Sì, soprattutto per un’auto anziana, molto chilometrata o rimasta ferma a lungo. Un check-up in officina può individuare freni usurati, perdite, giochi allo sterzo e valori di emissione fuori norma, ma non è una garanzia di esito positivo. La decisione finale spetta sempre al centro autorizzato che esegue la prova.
Spendere per una diagnosi completa poco prima del controllo non conviene sempre. Se l’auto è stata sottoposta di recente a manutenzione e non presenta sintomi, di solito basta una verifica mirata di luci, pneumatici, freni e spie. È qui che si evita la spesa superflua senza trascurare la sicurezza.
Cosa significano gli esiti e cosa fare dopo
Un esito positivo significa che il veicolo è idoneo e la nuova scadenza viene registrata nel certificato di revisione. Il documento riporta anche informazioni come la lettura del contachilometri e le eventuali anomalie rilevate durante il controllo.
| Esito | Che cosa significa | Che cosa fare |
|---|---|---|
| Regolare | Il veicolo ha superato il controllo | Circolare fino alla nuova scadenza |
| Ripetere | Sono state rilevate carenze da sistemare | Riparare i difetti e ripresentare il veicolo entro un mese |
| Sospeso | Le anomalie compromettono la sicurezza o la conformità | Riparare il veicolo e circolare solo secondo le condizioni indicate, poi superare un nuovo controllo |
La dicitura “ripetere” non va interpretata come un via libera a usare l’auto senza limiti. Le irregolarità devono essere risolte e, quando richiesto, occorre poter dimostrare l’avvenuto ripristino. Con esito “sospeso”, invece, la circolazione è fortemente limitata e normalmente consentita solo per raggiungere l’officina nel rispetto delle prescrizioni.
Le sanzioni per chi arriva tardi
Circolare con la revisione scaduta comporta una sanzione amministrativa da 173 a 694 euro. Se l’omissione si ripete più volte, l’importo può essere raddoppiato. Il controllo può essere effettuato anche tramite sistemi automatici di rilevazione.

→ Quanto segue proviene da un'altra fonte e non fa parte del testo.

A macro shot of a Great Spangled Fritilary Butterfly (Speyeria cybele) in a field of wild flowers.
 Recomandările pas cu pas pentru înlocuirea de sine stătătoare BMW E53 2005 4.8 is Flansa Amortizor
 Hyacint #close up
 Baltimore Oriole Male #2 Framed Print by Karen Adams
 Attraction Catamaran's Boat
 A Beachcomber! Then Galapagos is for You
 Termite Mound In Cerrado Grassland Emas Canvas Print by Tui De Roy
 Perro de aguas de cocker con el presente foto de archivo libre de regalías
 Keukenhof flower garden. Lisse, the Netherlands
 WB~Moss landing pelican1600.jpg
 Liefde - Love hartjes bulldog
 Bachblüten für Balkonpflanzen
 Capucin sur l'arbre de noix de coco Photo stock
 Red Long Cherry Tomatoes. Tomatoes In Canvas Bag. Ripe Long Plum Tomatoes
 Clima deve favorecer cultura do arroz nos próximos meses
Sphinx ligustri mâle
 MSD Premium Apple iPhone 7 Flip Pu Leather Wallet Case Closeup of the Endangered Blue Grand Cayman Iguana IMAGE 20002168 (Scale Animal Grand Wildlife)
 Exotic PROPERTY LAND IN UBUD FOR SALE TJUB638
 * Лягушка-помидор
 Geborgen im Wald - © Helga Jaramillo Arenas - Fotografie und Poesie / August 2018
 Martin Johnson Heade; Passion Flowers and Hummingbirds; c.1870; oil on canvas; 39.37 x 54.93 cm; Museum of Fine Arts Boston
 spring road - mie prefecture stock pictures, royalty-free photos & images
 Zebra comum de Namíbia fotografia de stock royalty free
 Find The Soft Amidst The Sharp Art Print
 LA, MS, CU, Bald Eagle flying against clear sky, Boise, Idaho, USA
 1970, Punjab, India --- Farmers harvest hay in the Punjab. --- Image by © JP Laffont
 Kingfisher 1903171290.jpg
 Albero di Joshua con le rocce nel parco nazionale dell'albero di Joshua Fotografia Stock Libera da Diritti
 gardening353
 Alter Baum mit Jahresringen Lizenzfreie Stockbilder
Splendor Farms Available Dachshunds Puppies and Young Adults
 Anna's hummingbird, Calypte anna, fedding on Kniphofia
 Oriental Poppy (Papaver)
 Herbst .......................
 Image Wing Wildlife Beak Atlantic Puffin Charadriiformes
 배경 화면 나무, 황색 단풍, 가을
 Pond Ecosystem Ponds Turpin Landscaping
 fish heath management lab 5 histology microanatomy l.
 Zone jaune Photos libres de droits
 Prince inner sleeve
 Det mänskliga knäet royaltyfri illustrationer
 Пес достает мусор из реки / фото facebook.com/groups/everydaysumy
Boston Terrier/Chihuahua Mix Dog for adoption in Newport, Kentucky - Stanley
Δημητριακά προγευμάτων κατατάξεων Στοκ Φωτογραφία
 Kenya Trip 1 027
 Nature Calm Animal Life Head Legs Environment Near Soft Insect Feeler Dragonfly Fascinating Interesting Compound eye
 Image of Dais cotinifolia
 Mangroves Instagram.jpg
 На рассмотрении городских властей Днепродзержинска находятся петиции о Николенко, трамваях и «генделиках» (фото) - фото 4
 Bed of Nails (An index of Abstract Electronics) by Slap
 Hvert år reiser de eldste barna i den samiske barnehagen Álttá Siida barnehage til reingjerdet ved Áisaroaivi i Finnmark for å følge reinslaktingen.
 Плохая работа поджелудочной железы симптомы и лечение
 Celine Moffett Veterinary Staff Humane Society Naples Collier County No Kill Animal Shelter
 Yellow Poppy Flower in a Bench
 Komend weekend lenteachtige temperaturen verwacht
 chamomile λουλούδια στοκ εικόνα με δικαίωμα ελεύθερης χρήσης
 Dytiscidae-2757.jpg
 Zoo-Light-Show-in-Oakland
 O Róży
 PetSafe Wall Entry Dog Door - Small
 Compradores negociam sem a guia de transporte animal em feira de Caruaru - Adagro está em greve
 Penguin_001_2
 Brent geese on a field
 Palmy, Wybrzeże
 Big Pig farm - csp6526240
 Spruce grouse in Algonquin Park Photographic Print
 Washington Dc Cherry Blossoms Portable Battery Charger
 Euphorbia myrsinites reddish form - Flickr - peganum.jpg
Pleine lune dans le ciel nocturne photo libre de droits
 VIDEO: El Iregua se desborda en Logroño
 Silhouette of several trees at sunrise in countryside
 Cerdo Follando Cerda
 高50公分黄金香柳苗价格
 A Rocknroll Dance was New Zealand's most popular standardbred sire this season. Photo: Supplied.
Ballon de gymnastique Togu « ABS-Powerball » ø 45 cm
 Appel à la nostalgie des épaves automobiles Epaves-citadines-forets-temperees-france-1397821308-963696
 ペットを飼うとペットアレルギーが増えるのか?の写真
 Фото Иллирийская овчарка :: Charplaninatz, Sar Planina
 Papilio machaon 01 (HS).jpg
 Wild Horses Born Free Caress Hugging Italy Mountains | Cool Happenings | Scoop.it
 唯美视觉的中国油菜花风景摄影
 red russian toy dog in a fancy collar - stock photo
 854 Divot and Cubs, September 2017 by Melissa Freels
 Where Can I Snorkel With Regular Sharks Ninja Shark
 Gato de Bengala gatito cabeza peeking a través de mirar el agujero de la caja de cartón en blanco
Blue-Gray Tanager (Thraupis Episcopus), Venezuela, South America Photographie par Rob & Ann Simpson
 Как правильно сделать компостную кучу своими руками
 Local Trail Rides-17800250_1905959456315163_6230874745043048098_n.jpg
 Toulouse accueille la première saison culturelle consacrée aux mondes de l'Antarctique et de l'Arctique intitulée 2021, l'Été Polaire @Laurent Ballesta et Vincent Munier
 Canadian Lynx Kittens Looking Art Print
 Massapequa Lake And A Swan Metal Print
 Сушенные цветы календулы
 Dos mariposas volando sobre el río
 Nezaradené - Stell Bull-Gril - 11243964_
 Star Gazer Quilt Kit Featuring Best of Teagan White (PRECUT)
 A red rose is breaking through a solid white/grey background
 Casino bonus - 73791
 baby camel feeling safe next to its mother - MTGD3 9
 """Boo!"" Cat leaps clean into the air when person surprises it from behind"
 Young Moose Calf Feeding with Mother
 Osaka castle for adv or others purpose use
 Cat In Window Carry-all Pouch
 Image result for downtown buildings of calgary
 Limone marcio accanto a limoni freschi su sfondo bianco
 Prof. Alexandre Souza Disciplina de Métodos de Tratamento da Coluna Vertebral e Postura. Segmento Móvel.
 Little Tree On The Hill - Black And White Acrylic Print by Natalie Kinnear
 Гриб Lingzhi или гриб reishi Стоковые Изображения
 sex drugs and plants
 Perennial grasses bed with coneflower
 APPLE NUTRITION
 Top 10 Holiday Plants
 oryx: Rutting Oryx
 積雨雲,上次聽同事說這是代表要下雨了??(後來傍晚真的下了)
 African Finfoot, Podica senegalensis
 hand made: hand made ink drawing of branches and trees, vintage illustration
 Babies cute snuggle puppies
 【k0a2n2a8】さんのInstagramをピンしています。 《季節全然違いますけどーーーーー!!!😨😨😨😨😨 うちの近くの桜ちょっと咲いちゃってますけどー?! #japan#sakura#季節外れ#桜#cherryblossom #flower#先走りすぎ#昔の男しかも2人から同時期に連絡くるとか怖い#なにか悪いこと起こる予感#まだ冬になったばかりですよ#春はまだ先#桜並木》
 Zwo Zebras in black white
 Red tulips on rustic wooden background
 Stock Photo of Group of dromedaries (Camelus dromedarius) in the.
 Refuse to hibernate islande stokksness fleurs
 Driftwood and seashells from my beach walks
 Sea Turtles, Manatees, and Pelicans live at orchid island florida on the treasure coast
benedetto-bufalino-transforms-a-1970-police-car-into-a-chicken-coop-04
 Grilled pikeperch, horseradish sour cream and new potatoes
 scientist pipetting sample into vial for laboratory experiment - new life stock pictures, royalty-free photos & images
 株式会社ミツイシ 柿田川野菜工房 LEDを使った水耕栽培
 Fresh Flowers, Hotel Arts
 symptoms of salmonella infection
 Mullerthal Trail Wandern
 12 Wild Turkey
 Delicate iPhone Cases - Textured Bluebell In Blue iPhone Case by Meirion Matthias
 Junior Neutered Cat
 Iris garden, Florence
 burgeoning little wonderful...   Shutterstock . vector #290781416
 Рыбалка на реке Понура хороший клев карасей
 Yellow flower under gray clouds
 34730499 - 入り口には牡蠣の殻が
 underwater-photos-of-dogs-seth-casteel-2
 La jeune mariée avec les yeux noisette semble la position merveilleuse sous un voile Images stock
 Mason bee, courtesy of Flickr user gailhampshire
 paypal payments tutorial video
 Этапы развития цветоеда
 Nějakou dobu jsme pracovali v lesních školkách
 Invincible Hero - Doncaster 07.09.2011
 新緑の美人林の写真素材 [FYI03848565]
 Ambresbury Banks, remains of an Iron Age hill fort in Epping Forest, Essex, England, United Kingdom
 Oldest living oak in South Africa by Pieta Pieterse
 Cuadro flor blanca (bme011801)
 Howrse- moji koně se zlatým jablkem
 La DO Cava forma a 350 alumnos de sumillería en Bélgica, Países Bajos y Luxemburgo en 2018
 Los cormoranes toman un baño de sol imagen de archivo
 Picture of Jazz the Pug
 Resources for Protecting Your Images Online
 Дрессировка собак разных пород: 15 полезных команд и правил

Quando la revisione è stata omessa, sul documento di circolazione può essere annotata la sospensione dalla circolazione fino alla regolarizzazione. Usare il veicolo al di fuori dei casi consentiti durante questa sospensione espone a conseguenze molto più pesanti, con una sanzione da 1.998 a 7.993 euro e possibile fermo amministrativo.
La prenotazione non va considerata una protezione automatica in ogni situazione. Le regole cambiano in base al luogo della prenotazione e al tipo di irregolarità, quindi è sempre meglio regolarizzare il controllo prima della scadenza anziché confidare in una tolleranza.
La piccola abitudine che evita multe e sorprese
La soluzione più semplice è segnare la scadenza nel calendario con un promemoria 30 giorni prima. In quel momento conviene controllare luci, pneumatici, freni e spie, prenotare il centro autorizzato e chiedere un preventivo se l’auto ha modifiche o problemi già noti.
La revisione non certifica che una vettura sia perfetta per i due anni successivi. Conferma che, al momento del controllo, rispetta i requisiti minimi di sicurezza e di impatto ambientale. Per me è questa la distinzione più importante: rispettare la scadenza evita la sanzione, mentre una manutenzione regolare protegge davvero chi guida e chi viaggia sulla strada.